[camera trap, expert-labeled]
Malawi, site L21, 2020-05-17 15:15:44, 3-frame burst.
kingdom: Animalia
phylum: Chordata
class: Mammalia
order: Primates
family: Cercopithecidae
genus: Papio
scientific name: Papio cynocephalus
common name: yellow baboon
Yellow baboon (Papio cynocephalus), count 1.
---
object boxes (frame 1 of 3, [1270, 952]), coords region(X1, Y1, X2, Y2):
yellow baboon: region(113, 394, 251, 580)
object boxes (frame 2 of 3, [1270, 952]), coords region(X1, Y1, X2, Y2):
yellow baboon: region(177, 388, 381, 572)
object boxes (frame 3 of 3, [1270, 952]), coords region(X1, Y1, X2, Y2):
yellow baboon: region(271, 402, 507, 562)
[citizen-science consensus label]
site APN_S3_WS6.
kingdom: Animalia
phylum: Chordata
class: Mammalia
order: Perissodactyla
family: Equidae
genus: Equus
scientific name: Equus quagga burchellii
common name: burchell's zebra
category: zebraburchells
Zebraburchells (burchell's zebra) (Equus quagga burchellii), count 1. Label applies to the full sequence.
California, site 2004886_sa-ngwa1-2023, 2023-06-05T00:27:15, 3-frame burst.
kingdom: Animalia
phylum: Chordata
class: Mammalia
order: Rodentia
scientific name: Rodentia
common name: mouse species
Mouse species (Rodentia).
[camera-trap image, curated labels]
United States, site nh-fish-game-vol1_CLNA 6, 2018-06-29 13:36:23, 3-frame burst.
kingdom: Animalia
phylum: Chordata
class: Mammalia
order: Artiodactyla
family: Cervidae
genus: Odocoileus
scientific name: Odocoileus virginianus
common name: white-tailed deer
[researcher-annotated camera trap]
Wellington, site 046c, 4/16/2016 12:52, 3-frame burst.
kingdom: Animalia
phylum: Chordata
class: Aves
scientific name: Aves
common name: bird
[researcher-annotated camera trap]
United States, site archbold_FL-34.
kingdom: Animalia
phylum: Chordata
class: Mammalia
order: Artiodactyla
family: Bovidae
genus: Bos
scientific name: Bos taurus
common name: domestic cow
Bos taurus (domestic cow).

◆ Work to be completed
Within the material above, transcribe exactly the lines that run from the line holding "scientific name: Rodentia" through the line holding "family: Bovidae".

◆ Result for this exercise
scientific name: Rodentia
common name: mouse species
Mouse species (Rodentia).
[camera-trap image, curated labels]
United States, site nh-fish-game-vol1_CLNA 6, 2018-06-29 13:36:23, 3-frame burst.
kingdom: Animalia
phylum: Chordata
class: Mammalia
order: Artiodactyla
family: Cervidae
genus: Odocoileus
scientific name: Odocoileus virginianus
common name: white-tailed deer
[researcher-annotated camera trap]
Wellington, site 046c, 4/16/2016 12:52, 3-frame burst.
kingdom: Animalia
phylum: Chordata
class: Aves
scientific name: Aves
common name: bird
[researcher-annotated camera trap]
United States, site archbold_FL-34.
kingdom: Animalia
phylum: Chordata
class: Mammalia
order: Artiodactyla
family: Bovidae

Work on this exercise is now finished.